- Nie był to yeti, ale nasz niedźwiedź brunatny. Pracownik Parku Marcin Trybała sugeruje, że drapieżnika wybudziło ciepło. Niedźwiedź teraz wędruje i traci energię, której nie zdoła uzupełnić. Zapewne na przedwiośniu zgłodnieje i będzie zmuszony wcześniej wyjść z gawry, by poszukać pożywienia, gdy będzie go jeszcze niewiele. Bądźmy więc ostrożni wędrując szlakami Królowej Beskidów, bo nie jesteśmy na nich sami – skomentował Maciej Mażul, przyrodnik z Babiogórskiego Parku Narodowego.
Niedźwiedź brunatny na obszarze Polski jest pod ścisłą ochroną. Stosunkowo łatwo jest go oswoić, ale potrafi być niebezpieczny.

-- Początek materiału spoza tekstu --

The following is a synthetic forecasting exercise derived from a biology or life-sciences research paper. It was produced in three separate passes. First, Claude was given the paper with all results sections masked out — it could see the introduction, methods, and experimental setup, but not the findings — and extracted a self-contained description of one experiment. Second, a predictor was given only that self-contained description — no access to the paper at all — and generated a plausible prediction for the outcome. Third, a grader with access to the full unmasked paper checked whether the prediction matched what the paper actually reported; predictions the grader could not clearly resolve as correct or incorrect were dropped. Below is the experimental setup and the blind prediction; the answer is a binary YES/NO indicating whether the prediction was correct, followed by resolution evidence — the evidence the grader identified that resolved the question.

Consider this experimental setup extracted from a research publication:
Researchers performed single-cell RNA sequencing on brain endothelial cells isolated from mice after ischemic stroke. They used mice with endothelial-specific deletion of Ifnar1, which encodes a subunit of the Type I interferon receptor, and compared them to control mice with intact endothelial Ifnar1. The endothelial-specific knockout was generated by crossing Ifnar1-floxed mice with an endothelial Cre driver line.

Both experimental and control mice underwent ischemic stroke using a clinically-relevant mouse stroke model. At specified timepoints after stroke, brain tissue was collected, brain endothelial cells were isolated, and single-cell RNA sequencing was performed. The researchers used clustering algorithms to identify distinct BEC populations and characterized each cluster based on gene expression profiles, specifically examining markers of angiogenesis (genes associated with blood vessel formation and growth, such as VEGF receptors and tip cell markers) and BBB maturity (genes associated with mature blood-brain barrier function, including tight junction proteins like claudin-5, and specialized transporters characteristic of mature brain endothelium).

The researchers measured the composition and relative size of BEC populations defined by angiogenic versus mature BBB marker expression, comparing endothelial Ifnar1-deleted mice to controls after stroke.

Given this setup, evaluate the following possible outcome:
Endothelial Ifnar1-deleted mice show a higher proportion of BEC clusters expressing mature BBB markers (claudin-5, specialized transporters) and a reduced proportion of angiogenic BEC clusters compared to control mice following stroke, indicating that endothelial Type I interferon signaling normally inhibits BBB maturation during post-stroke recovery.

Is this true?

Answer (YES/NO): NO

Zazwyczaj zwierzęta tego gatunku unikają kontaktu z człowiekiem.
Pomimo dobrych warunków pogodowych, Babią Górę pokrywa około 50-centymetrowa pokrywa śniegu, a na jej północnych stokach obowiązuje drugi stopień zagrożenia lawinowego. Przy planowaniu górskich wycieczek należy dokładnie przeanalizować warunki atmosferyczne.